Cancer immunotherapy treatment has made great strides in the treatment of various cancers, specifically by targeting the immune checkpoint blockade. This blockade helps regulate programmed cell death and are vital targets during cancer treatment. Unfortunately, these treatments are not always successful, as not all cancers and cancer cells present with the necessary checkpoint ligands. Researchers at Virginia Commonwealth University have developed a novel diagnostic that can determine the level of immune checkpoint blockade ligand on tumor exosomes from systemic samples allowing for the prediction of responsiveness to cancer immunotherapy.

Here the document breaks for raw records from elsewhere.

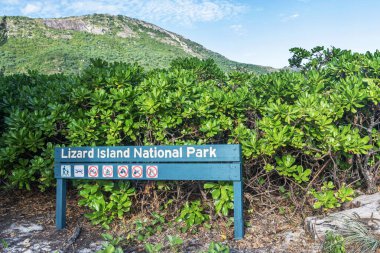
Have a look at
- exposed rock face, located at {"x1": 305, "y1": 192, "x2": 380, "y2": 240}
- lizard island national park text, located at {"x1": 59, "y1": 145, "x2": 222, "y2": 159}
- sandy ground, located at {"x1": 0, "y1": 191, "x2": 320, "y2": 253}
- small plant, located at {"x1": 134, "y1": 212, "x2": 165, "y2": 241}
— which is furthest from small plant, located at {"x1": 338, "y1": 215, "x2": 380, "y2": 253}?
small plant, located at {"x1": 134, "y1": 212, "x2": 165, "y2": 241}

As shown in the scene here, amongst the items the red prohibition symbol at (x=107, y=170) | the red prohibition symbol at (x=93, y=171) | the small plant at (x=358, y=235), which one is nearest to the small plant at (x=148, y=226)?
the red prohibition symbol at (x=107, y=170)

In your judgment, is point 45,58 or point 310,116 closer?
point 310,116

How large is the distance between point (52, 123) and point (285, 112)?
2643 millimetres

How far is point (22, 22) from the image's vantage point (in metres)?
45.8

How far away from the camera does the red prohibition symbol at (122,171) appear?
13.1 ft

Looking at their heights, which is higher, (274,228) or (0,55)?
(0,55)

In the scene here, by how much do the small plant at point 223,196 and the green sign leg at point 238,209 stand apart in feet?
0.43

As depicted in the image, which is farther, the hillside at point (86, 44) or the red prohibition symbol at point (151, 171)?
the hillside at point (86, 44)

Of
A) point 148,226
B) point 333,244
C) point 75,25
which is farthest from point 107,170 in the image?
point 75,25

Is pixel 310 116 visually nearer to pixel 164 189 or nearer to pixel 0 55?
pixel 164 189

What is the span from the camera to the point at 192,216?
4.00m

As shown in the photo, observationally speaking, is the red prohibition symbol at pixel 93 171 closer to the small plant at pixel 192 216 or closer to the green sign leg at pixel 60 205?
the green sign leg at pixel 60 205

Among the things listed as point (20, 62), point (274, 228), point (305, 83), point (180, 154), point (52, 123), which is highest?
point (20, 62)

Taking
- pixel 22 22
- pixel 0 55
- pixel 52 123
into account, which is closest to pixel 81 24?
pixel 22 22
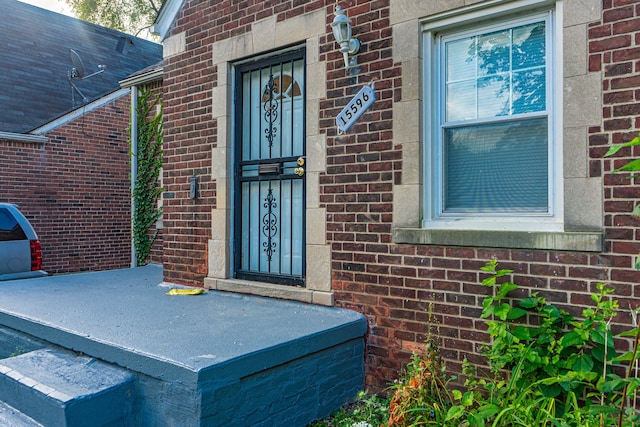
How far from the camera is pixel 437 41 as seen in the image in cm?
386

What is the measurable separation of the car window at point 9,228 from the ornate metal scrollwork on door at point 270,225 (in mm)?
4463

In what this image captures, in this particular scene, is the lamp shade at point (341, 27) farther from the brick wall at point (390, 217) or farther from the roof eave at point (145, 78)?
the roof eave at point (145, 78)

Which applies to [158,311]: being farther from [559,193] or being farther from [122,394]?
[559,193]

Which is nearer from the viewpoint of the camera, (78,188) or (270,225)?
(270,225)

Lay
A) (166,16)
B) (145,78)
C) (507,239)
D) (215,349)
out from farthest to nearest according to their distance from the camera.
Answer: (145,78)
(166,16)
(507,239)
(215,349)

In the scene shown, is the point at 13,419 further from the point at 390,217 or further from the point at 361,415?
the point at 390,217

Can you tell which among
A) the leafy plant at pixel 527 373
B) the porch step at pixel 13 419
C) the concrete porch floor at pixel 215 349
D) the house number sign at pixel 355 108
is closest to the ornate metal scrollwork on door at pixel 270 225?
the concrete porch floor at pixel 215 349

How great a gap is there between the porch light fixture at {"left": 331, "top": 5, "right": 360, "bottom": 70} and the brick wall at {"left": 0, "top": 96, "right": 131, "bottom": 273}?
9640mm

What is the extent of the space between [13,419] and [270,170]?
295 centimetres

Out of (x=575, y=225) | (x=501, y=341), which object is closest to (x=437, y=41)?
(x=575, y=225)

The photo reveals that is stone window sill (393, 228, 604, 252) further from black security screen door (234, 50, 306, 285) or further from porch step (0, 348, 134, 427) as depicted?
porch step (0, 348, 134, 427)

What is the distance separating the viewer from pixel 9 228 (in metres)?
7.04

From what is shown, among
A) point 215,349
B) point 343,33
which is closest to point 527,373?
point 215,349

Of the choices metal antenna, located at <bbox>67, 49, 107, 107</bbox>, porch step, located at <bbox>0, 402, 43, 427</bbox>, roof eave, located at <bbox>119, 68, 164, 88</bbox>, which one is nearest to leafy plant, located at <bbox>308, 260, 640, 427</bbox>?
porch step, located at <bbox>0, 402, 43, 427</bbox>
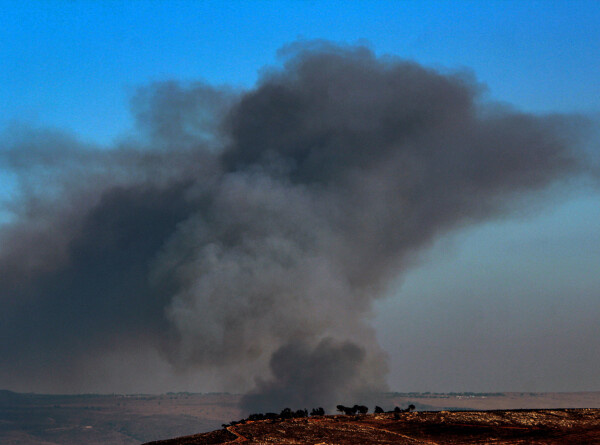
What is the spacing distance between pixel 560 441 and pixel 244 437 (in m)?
32.1

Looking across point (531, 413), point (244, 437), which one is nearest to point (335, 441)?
point (244, 437)

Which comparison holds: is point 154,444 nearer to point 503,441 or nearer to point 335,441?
point 335,441

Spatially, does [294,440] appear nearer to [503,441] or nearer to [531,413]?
[503,441]

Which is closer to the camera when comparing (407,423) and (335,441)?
(335,441)

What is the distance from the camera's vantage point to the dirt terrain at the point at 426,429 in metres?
69.6

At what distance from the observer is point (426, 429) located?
255 feet

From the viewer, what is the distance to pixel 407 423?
81.8 m

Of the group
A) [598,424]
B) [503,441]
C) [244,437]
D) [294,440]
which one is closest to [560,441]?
[503,441]

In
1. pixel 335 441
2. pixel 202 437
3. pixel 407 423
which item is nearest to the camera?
pixel 335 441

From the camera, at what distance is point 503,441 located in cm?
6919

This novel assay detects immune blockade ligands, specifically programmed death-ligand 1 (PD-L1), on tumor exosomes. PD-L1 levels on the tumor exosome has been shown to be predictive of the immune checkpoint blockade response to immunotherapy. Detection of PD-L1 is achieved with an exosome-hybridization chain reaction (ExoHCR) as shown in Figure 1. This technique has significant advantages over the current technique for quantifying ligand levels, which necessitates a biopsy followed by immunohistochemical analysis. This method is much more rapid than current diagnostics as the HCR is spontaneous, enzyme-free, and isothermal. In addition, the ExoHCR diagnostic minimizes invasiveness, as it can be performed from blood samples rather than tumor biopsies. Furthermore, errors from tumor heterogeneity that are common in tissue biopsies are minimized allowing increases specificity and sensitivity. This technology is also highly adaptable. By manipulating the targeting antibody this diagnostic can be tailored to various cancer biomarkers and immune checkpoint ligands.